The Project: Basic Rundown

This page is just to give a quick run down of the project for any poor soul that found their way to this site with the intention of reading about an Arduino project in the usual fashion.

Disclaimer: This isn’t an instruction manual to copy, details are for the sake of interest, not reproducibility. There’s a lot of potential fire and electrical hazards involved and I’m bound to forget to mention how I mitigated the threat of at least one of them. Besides that, the project wound up much more expensive than most alarm clocks out there. Save your money, save yourself, save my conscience; don’t try this at home.

Brief:
An alarm clock is to be built using an Arduino Uno, the clock should be capable of gradually brightening a lamp to imitate a sunrise, with the brightest setting reached at 7:30. At 7:30, there should also be a hot beverage prepared to start the day. The lamp should also work as a regular lamp outside of 7:00-7:30 and the current time should be displayed in response to a button push.

Parts:

  • 1 x Arduino Uno
  • 1 x RTC
  • 1 x LCD Display with I2C interface
  • 2 x White LED
  • 1 x Cartridge Heater
  • 1 x Metal Block
  • 1 x Wooden Board
  • Lots x Lego Bricks
  • 1 x 12V Supply
  • A fair few x Resistor
  • 1 x Stripboard
  • 2 x MOSFET
  • 1 x Copper Plate
  • A Few x Wires
  • 2 x Switch
  • Lots x insulation
  • N/A x Things I’ve Forgotten And Will Add Very Soon

Clock:
The Arduino keeps time by communicating with an RTC module, which is daisy-chained to an LCD display (I2C). To wake the display and show the time, a capacitive touch button is touched. This capacitive sensor is made using a 10MΩ resistor between two pins of the Arduino with an extension from one of the pins to a copper plate. The copper plate is the sensor. The CapacitiveSensor library for Arduino is used.

Lamp:
2 LED bulbs are in parallel and draw current from the Vin pin of the Arduino. The path from the LEDs continues to the Drain pin of a MOSFET (FET hereafter). The source pin of the same FET is connected to Arduino ground pin. The gate pin of the FET is connected to a pulse width modulation (pwm) pin on the Arduino to enable varied gate voltage and brightening of the LEDs. Between the gate pin and pwm pin there is a current limiting resistor. There is also a pull-down resistor between the gate and source pins of the FET to avoid floating states.
Manual control of the lamp is given by a wire going from the 5V supply of the Arduino to a digital input pin, through a current limiting resistor and a normally-open, springed switch (basically a button). The code is arranged to make use of this signal as a means to turn the lamp on and off.

Heater:
The power supply is connected to the heater via a safety switch. The heater refers to a cartridge heater inserted into a metal block to form a hot plate – for use with metal cups. The heater then gets connected to the drain pin of a FET. The gate pin of the FET is linked to a digital pin on the Arduino via a resistor. The source pin of the FET goes back to the power supply, also branching off to the ground pin of the Arduino just to follow best practice – the Arduino and heater share a supply, thus share a common reference anyway. Also there’s a pull-down resistor between gate and source pins on FET.

Casing:
Casing is built from Lego with a wooden board for the top. The board has a slot for the heater which has a thick insulation bed. Lego bricks are ‘missing’ throughout the walls for ventilation.

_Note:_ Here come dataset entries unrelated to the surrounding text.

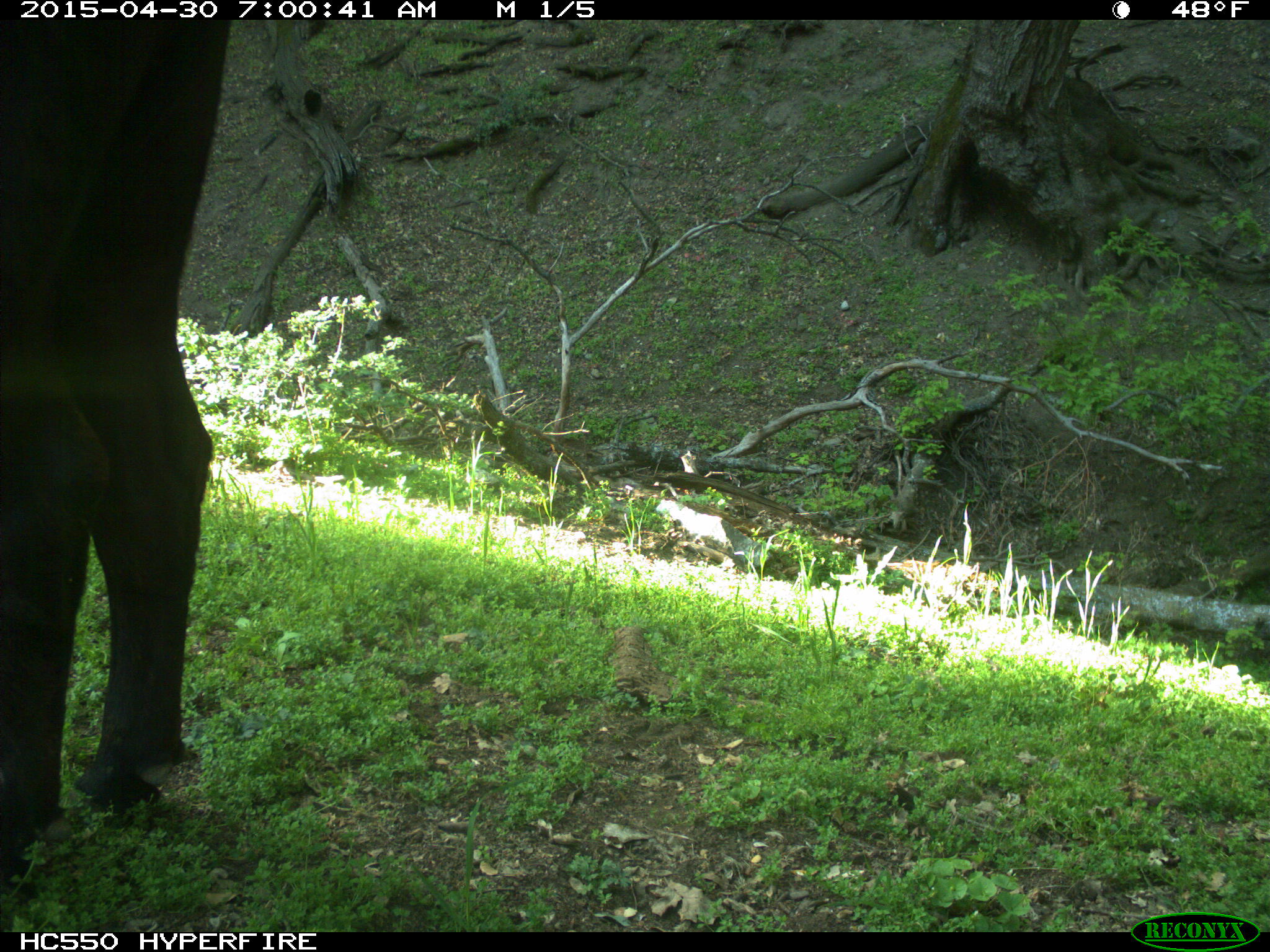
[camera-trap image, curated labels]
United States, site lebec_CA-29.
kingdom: Animalia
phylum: Chordata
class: Mammalia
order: Artiodactyla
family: Bovidae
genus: Bos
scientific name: Bos taurus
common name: domestic cow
Bos taurus (domestic cow).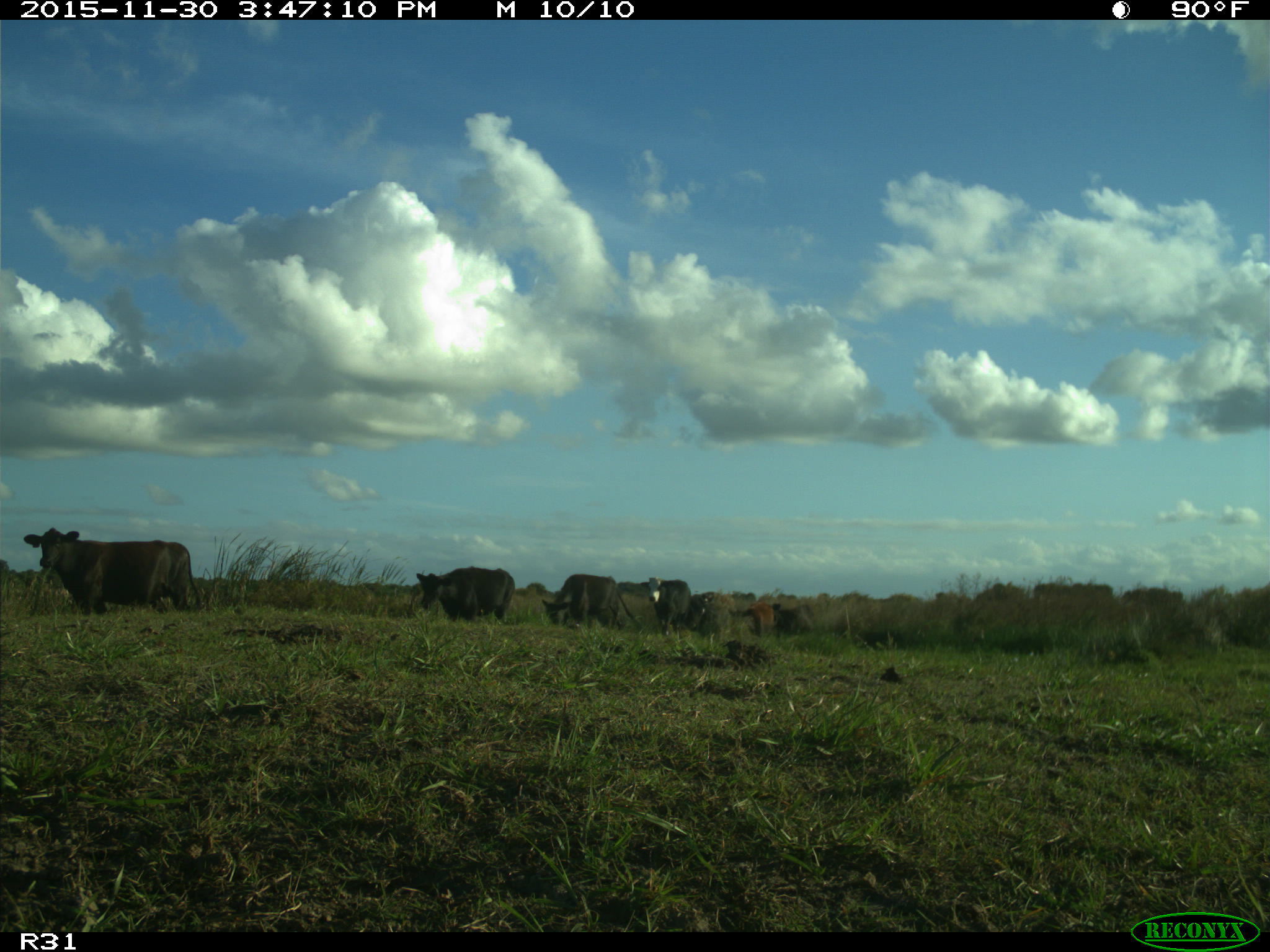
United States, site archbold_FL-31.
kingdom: Animalia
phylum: Chordata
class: Mammalia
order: Artiodactyla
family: Bovidae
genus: Bos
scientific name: Bos taurus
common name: domestic cow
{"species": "Bos taurus (domestic cow)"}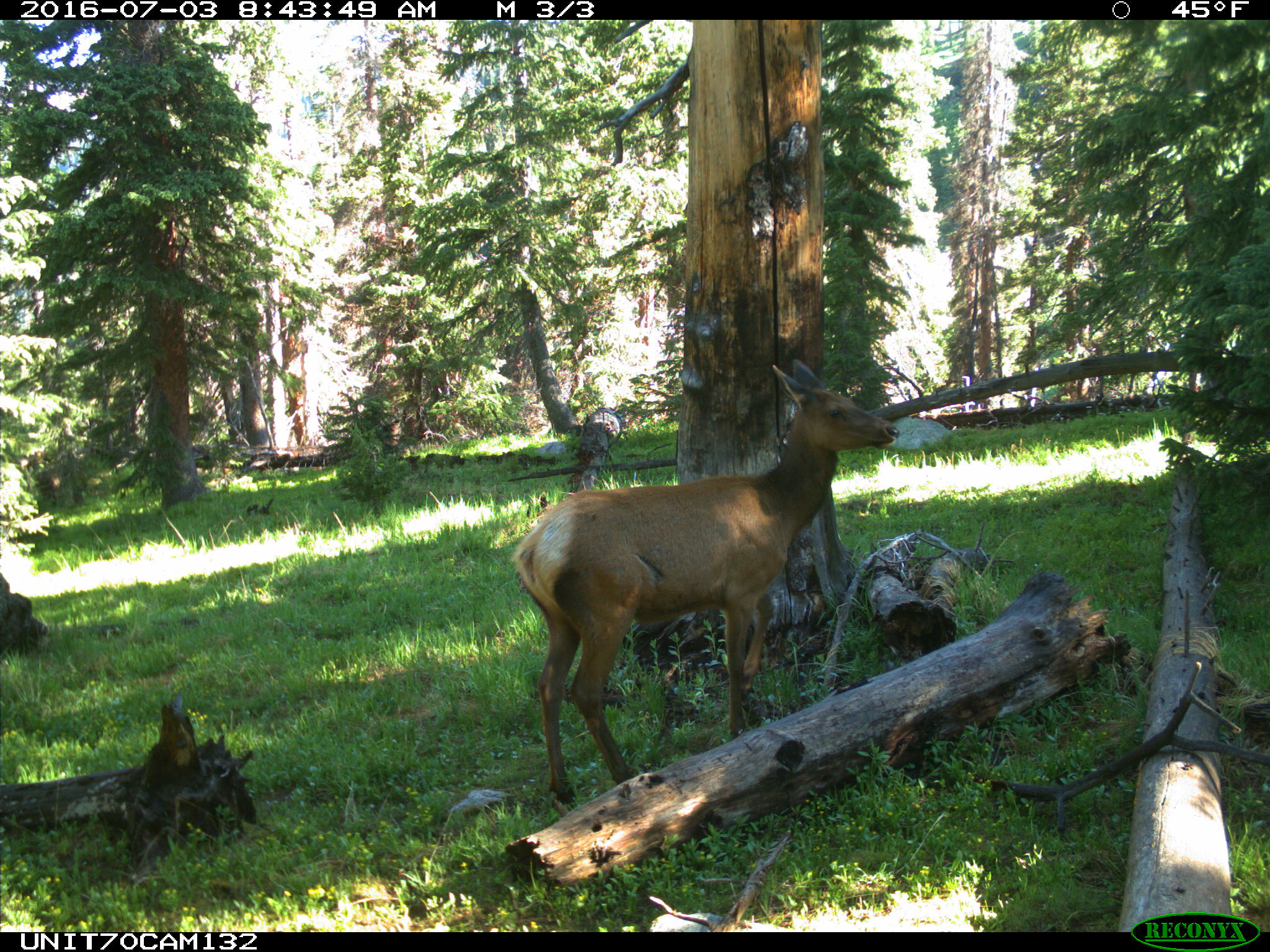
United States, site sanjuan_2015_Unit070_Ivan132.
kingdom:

All electronics are linked together using a stripboard.

Note that this is the first draft of this page. It will be amended and appended to soon, the Arduino sketch (or at least a flow chart and list of libraries used) and a few photos may be included but treat it as just the general gist of the project for now. (Circuit diagrams will of course be first priority in the amends.)
More details are being formulated into “The Project: Basic Rundown v1.1” right now; it will be uploaded soon!